Zachary Halaschak of the Washington Examiner highlights the damaging role of ESG standards.

ESG is a long-running movement in the corporate world that has recently encountered stronger Republican pushback. Here is what it is and how it affects the public.

ESG is short for environmental, social, and governance — a movement that centers on compelling social change through investment and divestment. It is a corporate model that doesn’t solely look at maximizing profit but also incorporates other elements into financial decisions — for instance, how an investment might affect fossil fuel emissions.

Activists, activist investors, and some major corporations have for years gained support for tying investment decisions to ESG considerations. The ESG movement is closely tied to the idea of transitioning away from shareholder capitalism in favor of “stakeholder capitalism,” which bucks the notion that the sole purpose of a corporation is to serve its shareholders and rather also focuses value on customers, employees, suppliers, and communities.

There are a growing number of titans in the finance world who have embraced the shift toward ESG. Those who support further integrating ESG into investment decisions and finance more generally see it as a way that the private sector can help mold the world into a better place. Some of its proponents are concerned about climate change or social inequality and see ESG as a way to use markets to help.

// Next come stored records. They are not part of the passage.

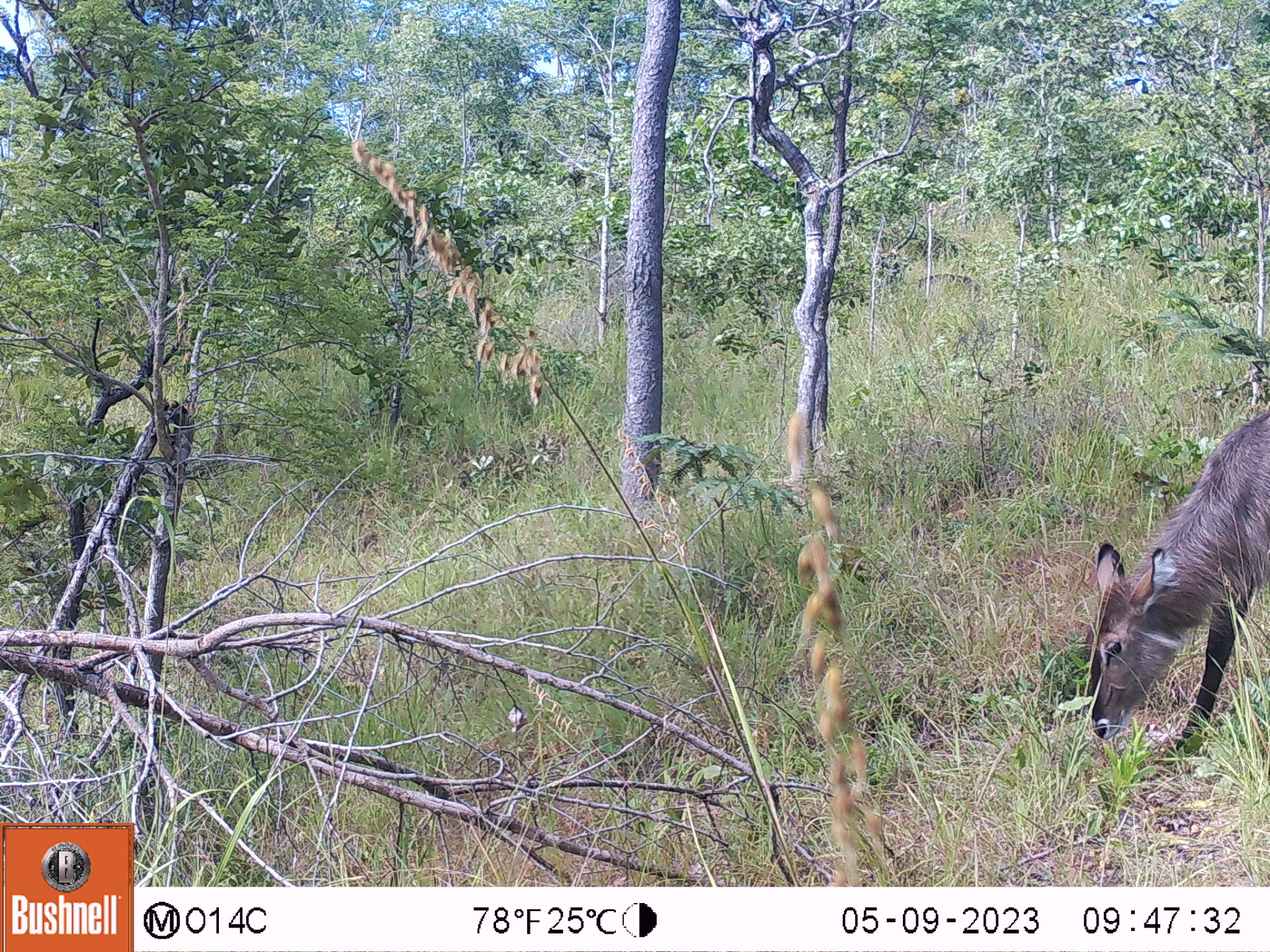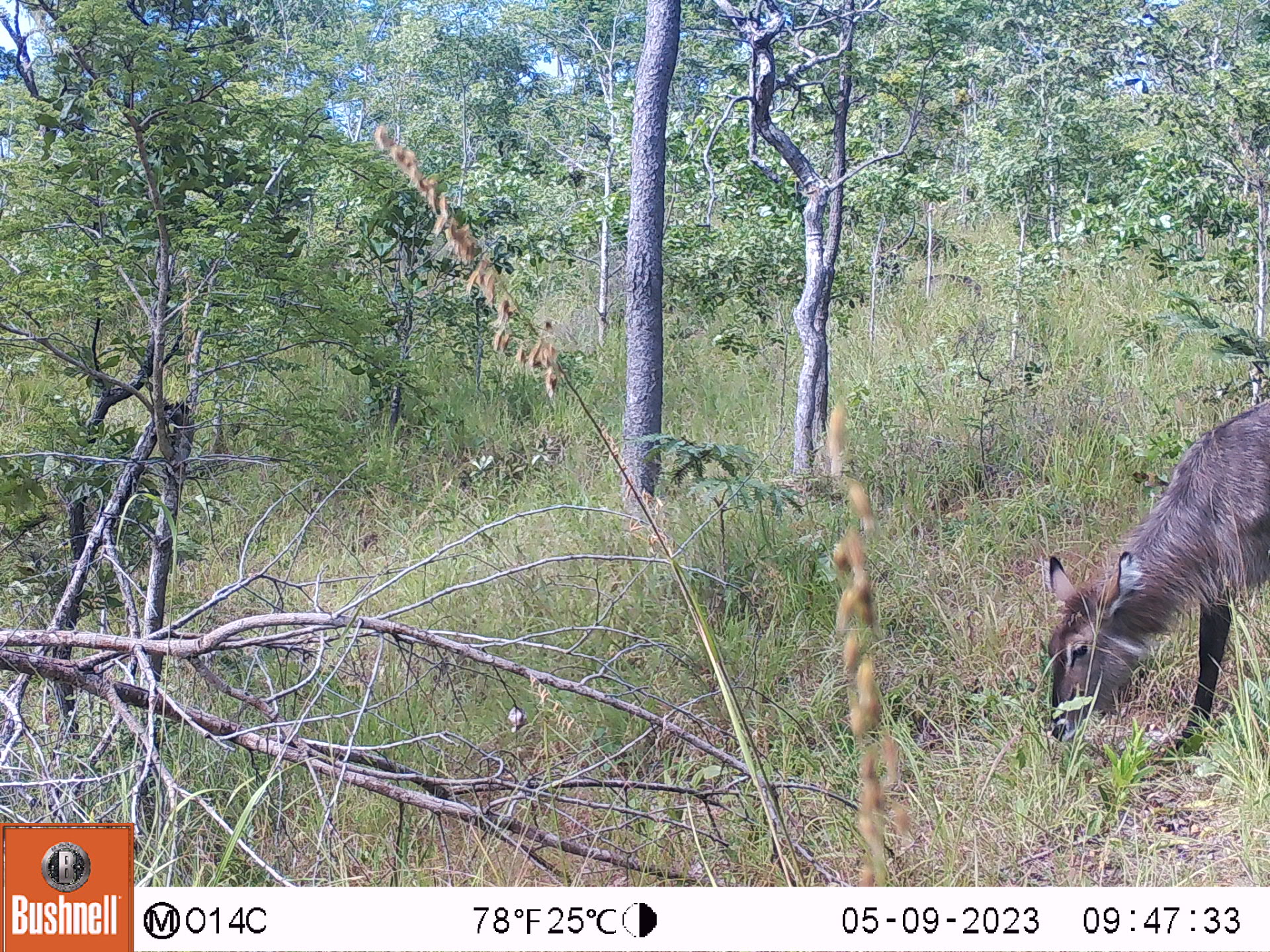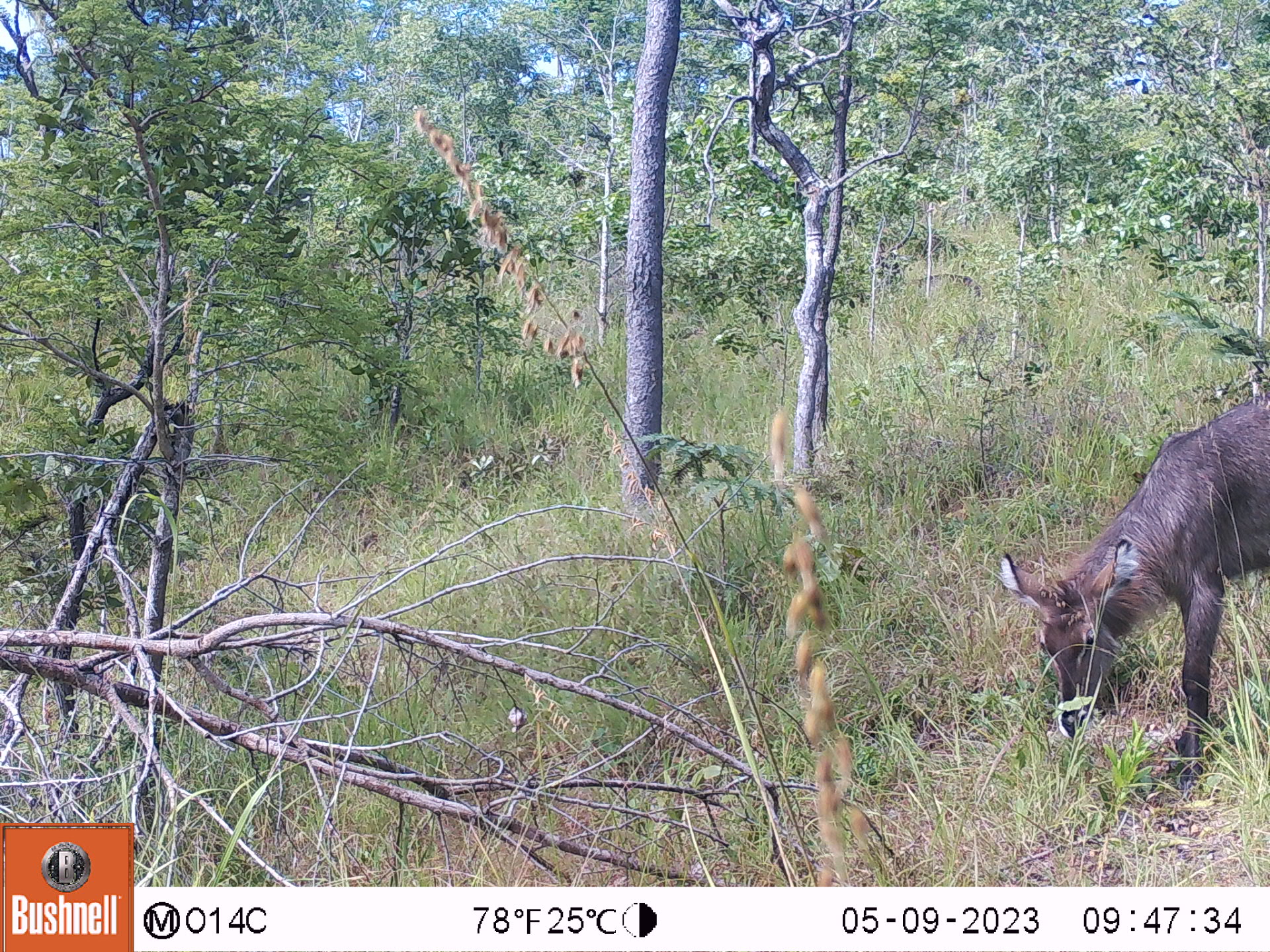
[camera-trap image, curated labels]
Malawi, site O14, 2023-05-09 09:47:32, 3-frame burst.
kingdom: Animalia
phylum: Chordata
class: Mammalia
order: Artiodactyla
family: Bovidae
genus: Kobus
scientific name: Kobus ellipsiprymnus ellipsiprymnus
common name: common waterbuck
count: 1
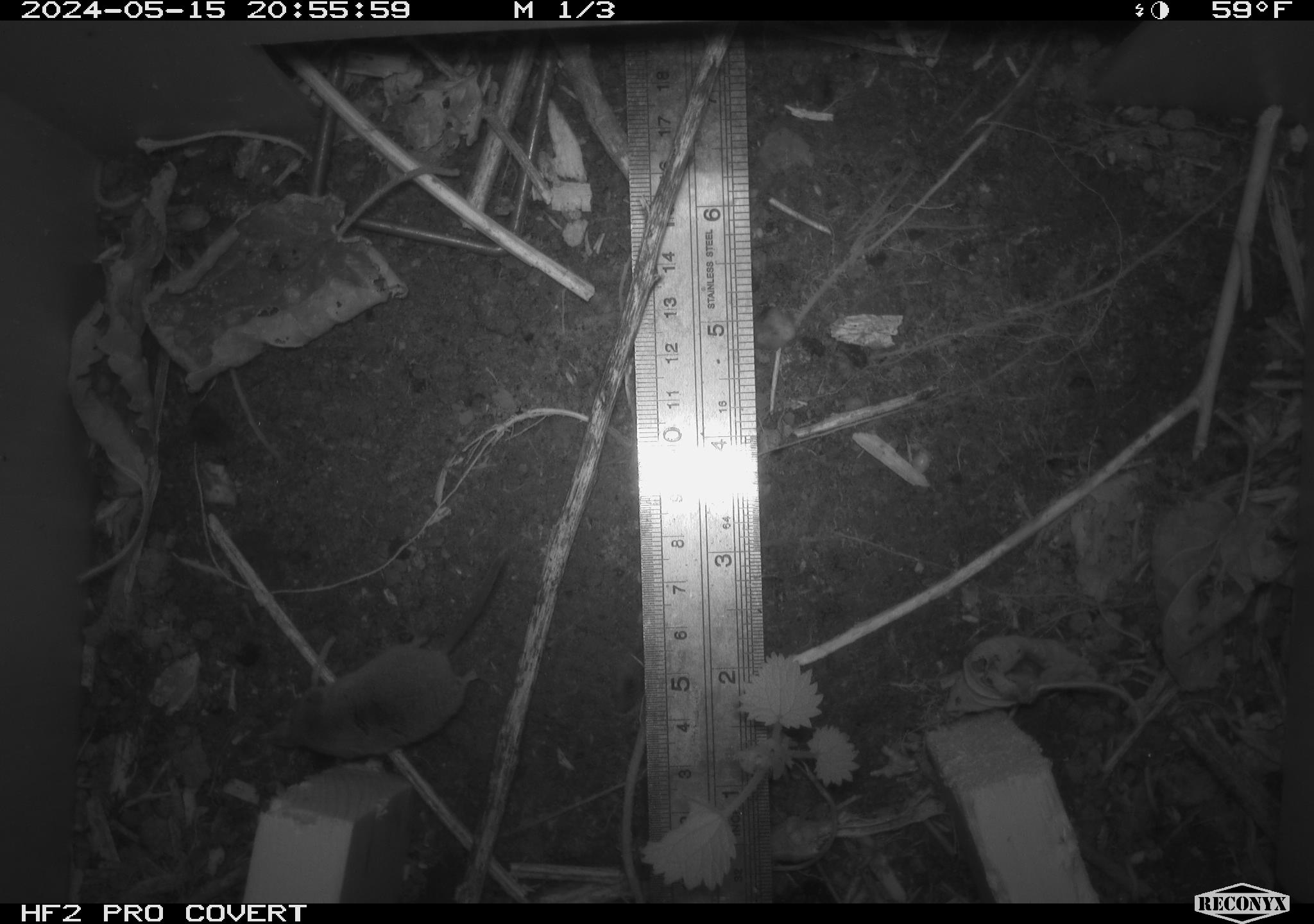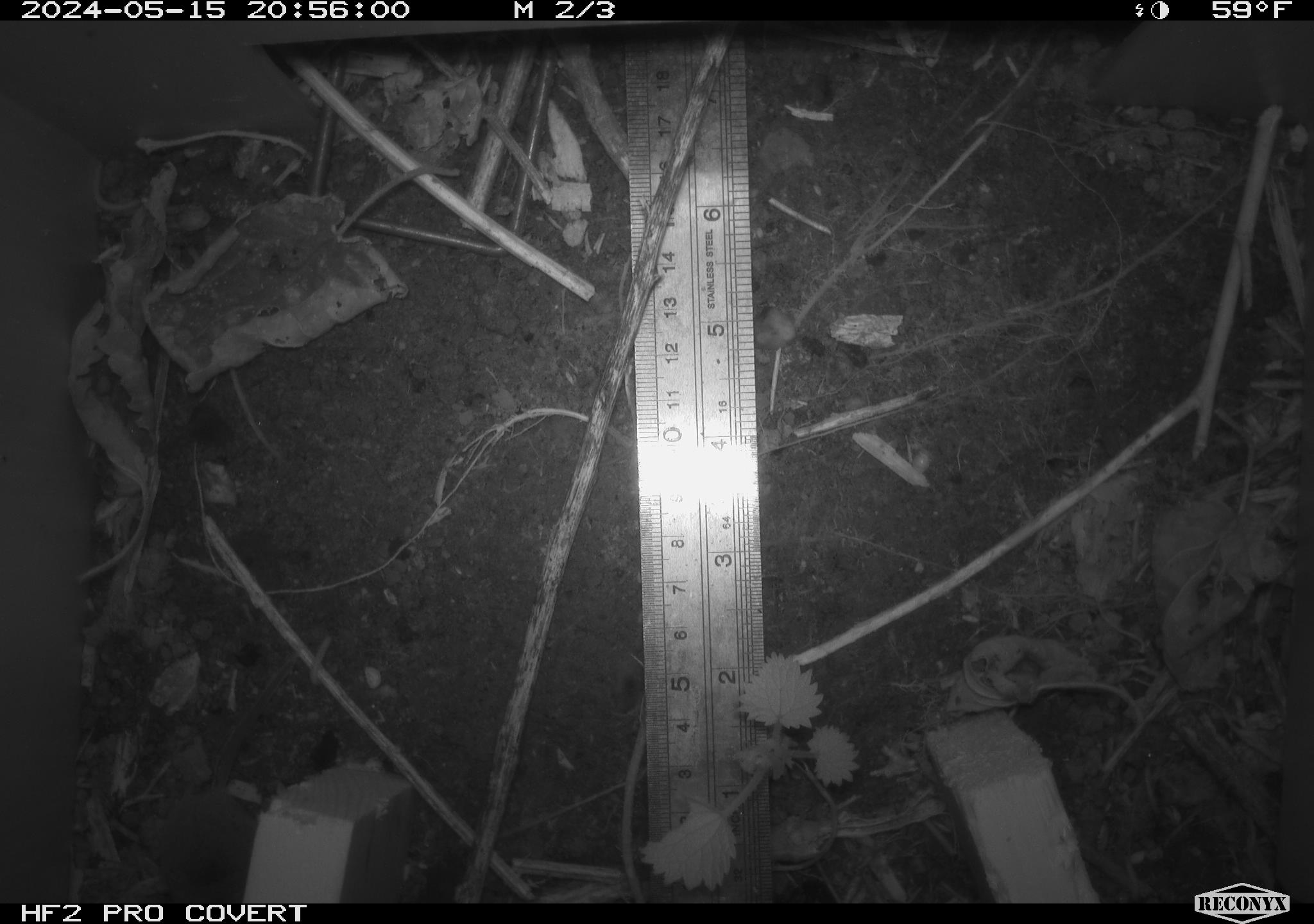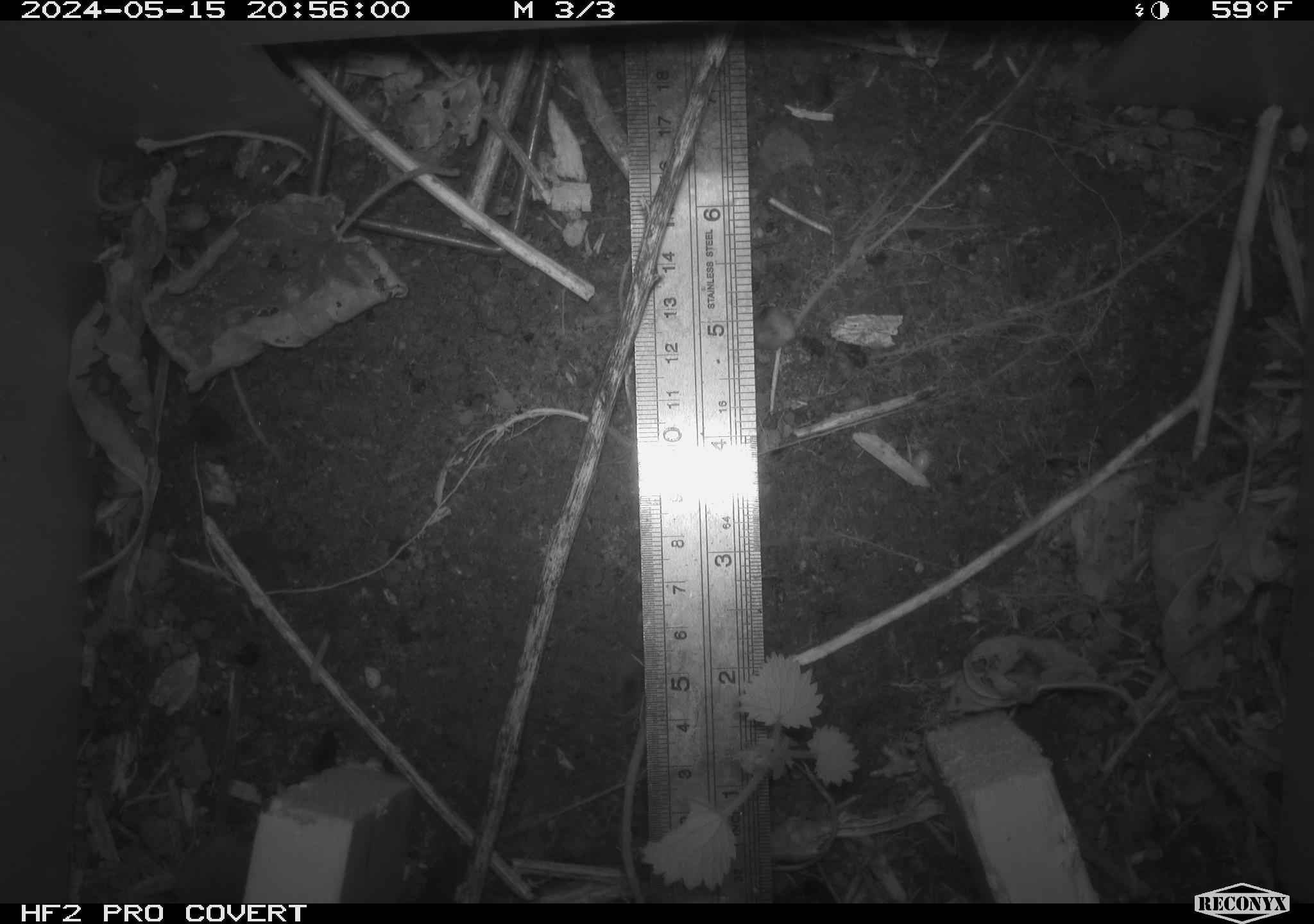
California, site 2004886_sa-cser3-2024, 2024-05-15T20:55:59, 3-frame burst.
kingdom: Animalia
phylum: Chordata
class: Mammalia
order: Eulipotyphla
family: Soricidae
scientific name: Soricidae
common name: shrews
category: soricidae family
Soricidae family (shrews) (Soricidae).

Still, other proponents of ESG see it as part of an investment strategy that can drive high profits. Companies have sprung up to meet the demand for more corporate ESG — for example, carbon offset providers and corporate climate advisers.

BlackRock CEO Larry Fink has emerged as one of the most prominent faces of the ESG push (and a public punching bag for opponents). For instance, in 2020, Fink’s much-anticipated annual letter focused on climate change, saying the matter was becoming a “defining factor” in BlackRock’s assessment of companies.